A DOCTOR DISCOVERS BRUISES on her patient. Repeatedly. It is apparent she is the victim of domestic violence. It is also clear her physical injuries and health issues will not be cured by medicine alone. Sometimes, in cases like this, legal action may be the most important resource needed.

Taking part in
the Advocacy Fellowship has been an opportunity
for me to enhance my advocacy skills so that I can help promote and grow the project. Good ideas like the medical-legal clinics we are developing in Kansas will require effective advocacy to build partnerships and secure long-term public and private support. I feel better prepared to take on this challenge.
Elizabeth Weeks Leonard,
Sunflower Foundation
Advocacy Fellow
In Kansas City, Kansas, at the Southwest Boulevard Family Health Care Clinic, medical and legal services are delivered together. The clinic, located in Wyandotte County, serves an ethnically diverse population in one of the poorest neighborhoods in metropolitan Kansas City. The Family Health Care Legal Services Clinic is a unique program in which law students, under the direction of faculty from the University of Kansas School of Law and in collaboration with staff from the health clinic and Kansas Legal Services attorneys, help resolve legal issues that greatly impact the health of the patient. For instance, in the area of family law, a guardian learns he is able to authorize immunizations for a toddler. In the area of housing, a family may need assistance with landlord-tenant conflicts as they attempt to bring a substandard living environment up to code to help an asthmatic child. Other areas of help include public benefits, disability benefits, education access, immigration, consumer law, employment, wills, and help in facilitating workforce re-entry. The project is modeled, in part, after the Medical-Legal Partnership for Children, established in Boston, in 1993.

At the Southwest Boulevard clinic, Sunflower Foundation dollars help support a staff attorney, law school supervision, and technical support for KU law students who volunteer on site.

Elizabeth Weeks Leonard, JD, associate professor of law at KU, coordinates the school’s participation. “The combination of medical and legal help makes sense to a lot of people,” says Leonard. “People often say, ‘Why aren’t we already doing this?’ It’s important to look at patients’ total needs, not just medical needs.”

According to Leonard, the legal services clinic has seen tremendous growth since its beginning in January 2008. “I’d have to say we’re inundated.”

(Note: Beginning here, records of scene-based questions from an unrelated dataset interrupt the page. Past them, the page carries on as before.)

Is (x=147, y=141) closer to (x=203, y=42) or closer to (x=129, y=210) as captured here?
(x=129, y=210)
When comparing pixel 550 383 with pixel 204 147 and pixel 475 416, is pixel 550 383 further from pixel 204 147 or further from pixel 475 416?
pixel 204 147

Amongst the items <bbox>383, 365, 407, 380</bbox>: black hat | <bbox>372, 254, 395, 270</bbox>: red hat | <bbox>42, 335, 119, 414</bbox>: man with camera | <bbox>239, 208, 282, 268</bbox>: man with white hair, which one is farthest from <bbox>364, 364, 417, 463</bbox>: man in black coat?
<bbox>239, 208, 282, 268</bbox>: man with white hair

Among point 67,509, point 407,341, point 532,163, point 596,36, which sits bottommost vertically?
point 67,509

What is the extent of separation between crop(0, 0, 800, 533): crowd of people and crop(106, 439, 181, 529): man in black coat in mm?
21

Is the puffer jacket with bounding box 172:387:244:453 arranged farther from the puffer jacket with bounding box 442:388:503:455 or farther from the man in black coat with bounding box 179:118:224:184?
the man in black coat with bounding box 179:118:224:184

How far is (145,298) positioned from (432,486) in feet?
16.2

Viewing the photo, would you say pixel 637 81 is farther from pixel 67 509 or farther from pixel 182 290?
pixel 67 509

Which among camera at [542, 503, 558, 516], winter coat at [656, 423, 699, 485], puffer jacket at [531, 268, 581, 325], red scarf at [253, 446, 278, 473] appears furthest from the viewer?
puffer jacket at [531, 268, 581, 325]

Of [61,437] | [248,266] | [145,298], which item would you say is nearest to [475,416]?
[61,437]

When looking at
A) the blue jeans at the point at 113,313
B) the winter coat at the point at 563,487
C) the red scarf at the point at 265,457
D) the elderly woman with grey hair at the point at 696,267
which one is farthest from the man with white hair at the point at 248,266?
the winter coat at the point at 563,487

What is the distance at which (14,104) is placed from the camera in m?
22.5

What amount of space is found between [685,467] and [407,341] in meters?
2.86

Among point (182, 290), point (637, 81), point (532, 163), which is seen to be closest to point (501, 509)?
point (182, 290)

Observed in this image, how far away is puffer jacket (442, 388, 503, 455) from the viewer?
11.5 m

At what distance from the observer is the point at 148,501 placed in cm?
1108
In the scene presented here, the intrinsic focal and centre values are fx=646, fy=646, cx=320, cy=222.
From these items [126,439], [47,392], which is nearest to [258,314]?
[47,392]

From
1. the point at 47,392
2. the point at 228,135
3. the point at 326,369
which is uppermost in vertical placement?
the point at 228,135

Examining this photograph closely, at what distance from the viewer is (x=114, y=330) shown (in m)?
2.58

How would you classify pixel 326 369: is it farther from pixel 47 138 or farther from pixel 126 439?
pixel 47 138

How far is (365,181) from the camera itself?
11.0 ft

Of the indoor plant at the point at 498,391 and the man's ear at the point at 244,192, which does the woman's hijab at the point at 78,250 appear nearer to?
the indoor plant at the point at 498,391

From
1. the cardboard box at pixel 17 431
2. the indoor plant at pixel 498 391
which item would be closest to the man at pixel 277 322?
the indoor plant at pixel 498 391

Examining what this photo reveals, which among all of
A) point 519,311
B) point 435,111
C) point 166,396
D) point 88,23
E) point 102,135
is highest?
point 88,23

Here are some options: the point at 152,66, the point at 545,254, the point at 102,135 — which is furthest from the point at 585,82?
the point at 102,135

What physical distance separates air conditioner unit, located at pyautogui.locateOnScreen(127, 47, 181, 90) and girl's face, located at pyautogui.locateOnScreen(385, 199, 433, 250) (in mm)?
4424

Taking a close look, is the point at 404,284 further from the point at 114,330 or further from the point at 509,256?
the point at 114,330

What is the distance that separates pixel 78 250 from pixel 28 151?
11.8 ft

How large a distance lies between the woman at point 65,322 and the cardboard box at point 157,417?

The Kansas City legal clinic is one of three projects spearheaded by the University of Kansas School of Law and supported by Sunflower Foundation grants to establish medical-legal services in community health clinics across the state. A pilot project to replicate this service is underway in Pittsburg at the Community Health Center of Southeast Kansas.

For Elizabeth and many of her students, the projects connect them to lifelong desires to help the underserved. “One of our law students is a former army nurse. She learned about medical-legal clinics and, combined with her concern for the underserved, she found a new way to apply her medical and legal training. The project brought it all together for her.”

Elizabeth says it is exciting to be part of a larger movement as the concept of medical-legal partnerships attracts more attention. “Here in Kansas, we are truly a leader in this area. We’re among the first in the country to introduce these services in rural areas.”

For Elizabeth, her colleagues and students, practicing law has also become a way to practice healing.